Task
Each line below should be repeated exactly as written, with no pictures carried over.

Source material
--- START ---
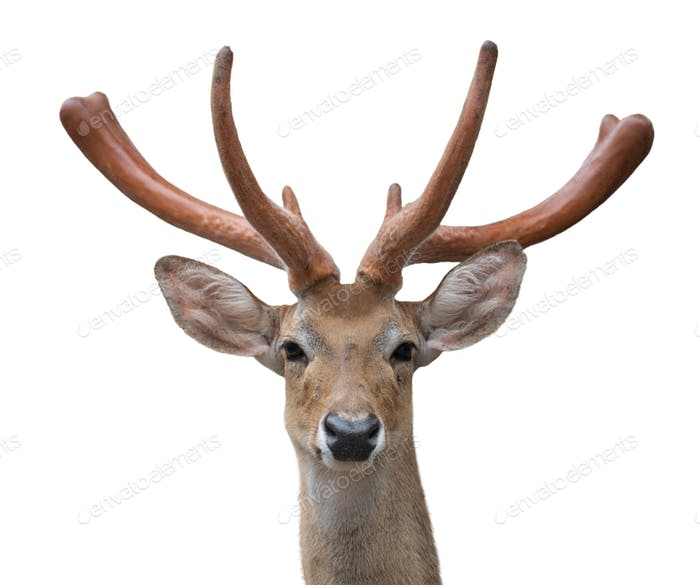 eld deer (Rucervus eldi) head isolated
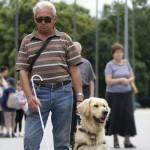 Egy férfi fehér bottal közlekedik a téren, egy golden retreiver vakvezető kutya vezeti őt.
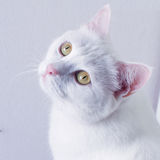 Biały kota sen na stole Fotografia Stock
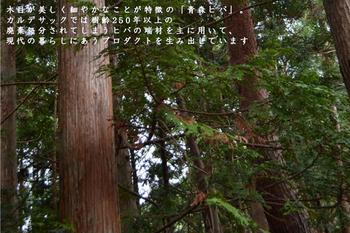 青森ヒバを扱う材木屋で生まれ育ったデザイナーが、ヒバの持つ魅力を広めたいという思いから作ったヒバシリーズは、抗菌、防虫、消臭など、嬉しいアイテムが揃っています。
--- END ---
Result of the task
 eld deer (Rucervus eldi) head isolated
 Egy férfi fehér bottal közlekedik a téren, egy golden retreiver vakvezető kutya vezeti őt.
 Biały kota sen na stole Fotografia Stock
 青森ヒバを扱う材木屋で生まれ育ったデザイナーが、ヒバの持つ魅力を広めたいという思いから作ったヒバシリーズは、抗菌、防虫、消臭など、嬉しいアイテムが揃っています。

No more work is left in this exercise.